Re: [PATCH RESEND bpf-next v10 2/8] bpf: clear list node owner and unlink before drop
From: Alexei Starovoitov
Date: Wed May 13 2026 - 21:50:36 EST
On Wed May 13, 2026 at 3:53 PM PDT, Eduard Zingerman wrote:
> On Tue, 2026-05-12 at 06:41 +0000, bot+bpf-ci@xxxxxxxxxx wrote:
>
> [...]
>
>> When a BPF program holds an owning or refcount-acquired reference to
>> one of these nodes (node X), which is structurally supported because
>> __bpf_obj_drop_impl() uses refcount_dec_and_test() and only frees at
>> refcount 0, a concurrent push to a DIFFERENT bpf_list_head becomes a
>> corruption:
>>
>> CPU 0 (bpf_list_head_free, lock released) CPU 1 (BPF prog, refcount X)
>> ----------------------------------------- ----------------------------
>> (owner of X == NULL, X linked in drain)

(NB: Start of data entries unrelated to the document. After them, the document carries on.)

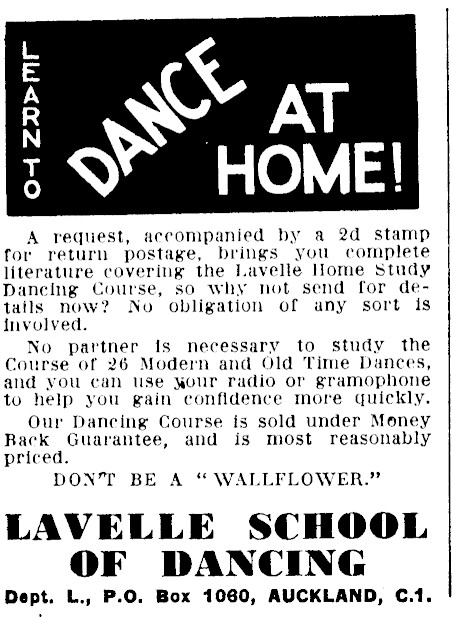 LEARN TO DANCE AT HOME!

A request, accompanied by a 2d stamp for return postage, brings you complete literature covering the Lavelle Home Study Dancing Course, so why not send for details now? No obligation of any sort is involved.

No partner is necessary to study the Course of 26 Modern and Old Time Dances, and you can use your radio or gramophone to help you gain confidence more quickly.

Our Dancing Course is sold under Money Back Guarantee, and is most reasonably priced.

DON'T BE A "WALLFLOWER."

LAVELLE SCHOOL OF DANCING

Dept. L., P.O. Box 1060, AUCKLAND, C.1.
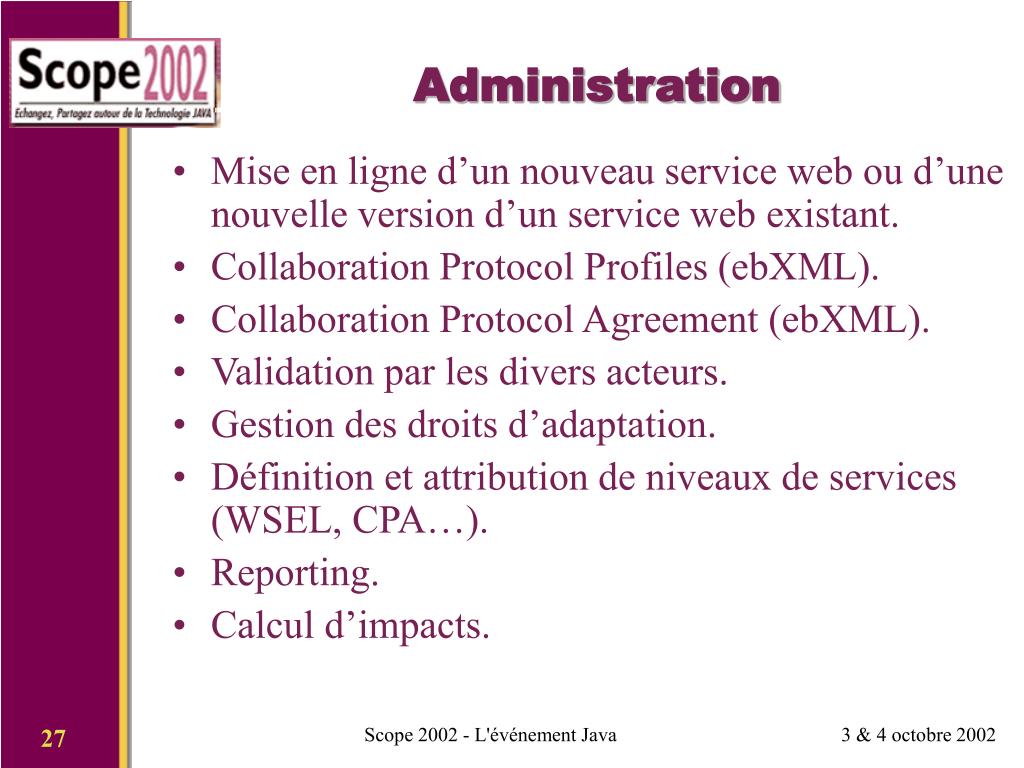 Scope 2002
Echangez, Partagez autour de la Technologie JAVA

Administration

• Mise en ligne d’un nouveau service web ou d’une nouvelle version d’un service web existant.
• Collaboration Protocol Profiles (ebXML).
• Collaboration Protocol Agreement (ebXML).
• Validation par les divers acteurs.
• Gestion des droits d’adaptation.
• Définition et attribution de niveaux de services (WSEL, CPA…).
• Reporting.
• Calcul d’impacts.

27

Scope 2002 - L'événement Java

3 & 4 octobre 2002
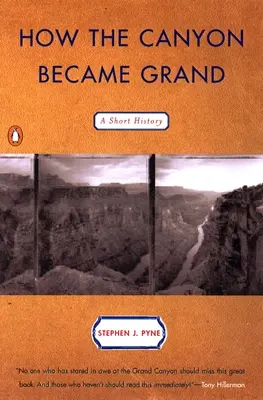 HOW THE CANYON BECAME GRAND

A Short History

STEPHEN J. PYNE

"No one who has stared in awe at the Grand Canyon should miss this great book. And those who haven't should read this immediately!"—Tony Hillerman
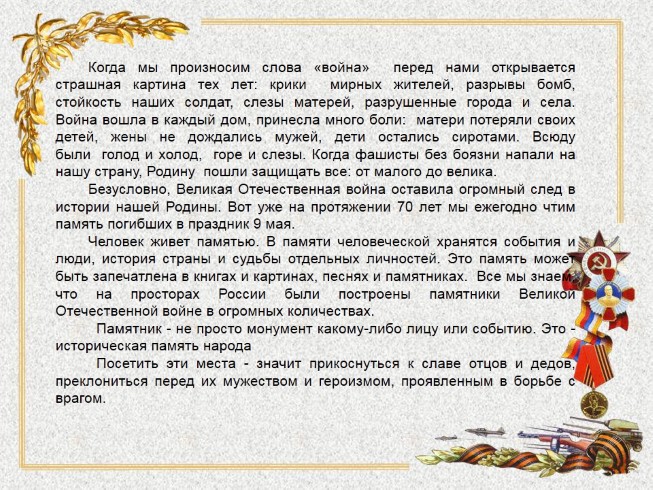 Когда мы произносим слова «война» перед нами открывается страшная картина тех лет: крики мирных жителей, разрывы бомб, стойкость наших солдат, слезы матерей, разрушенные города и села. Война вошла в каждый дом, принесла много боли: матери потеряли своих детей, жены не дождались мужей, дети остались сиротами. Всюду были голод и холод, горе и слезы. Когда фашисты без боязни напали на нашу страну, Родину пошли защищать все: от малого до велика.

Безусловно, Великая Отечественная война оставила огромный след в истории нашей Родины. Вот уже на протяжении 70 лет мы ежегодно чтим память погибших в праздник 9 мая.

Человек живет памятью. В памяти человеческой хранятся события и люди, история страны и судьбы отдельных личностей. Это память может быть запечатлена в книгах и картинах, песнях и памятниках. Все мы знаем, что на просторах России были построены памятники Великой Отечественной войне в огромных количествах.

Памятник - не просто монумент какому-либо лицу или событию. Это - историческая память народа

Посетить эти места - значит прикоснуться к славе отцов и дедов, преклониться перед их мужеством и героизмом, проявленным в борьбе с врагом.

>> bpf_list_push_back(other, X)
>> __bpf_list_add: spin_lock()
>> cmpxchg(X->owner, NULL,
>> POISON) -> OK
>> list_add_tail(&X->list_head,
>> other_head)
>> -> overwrites X->next,
>> X->prev, corrupts
>> other_head's chain
>> because X is still
>> stitched into drain
>> pos = drain.next; (may be X or neighbor using X's stale next)
>> list_del_init(pos); reads X->next/prev now pointing into other_head,
>> corrupts other_head's list and/or drain
>
>
> Kaitao, this scenario seem plausible, could you please comment on it?
I think bot is correct.
This patch looks buggy.
It seems to me an optimization that breaks the concurrent logic.
May be just drop this patch and reorder the other one, so that bot
sees nonown suffix logic first.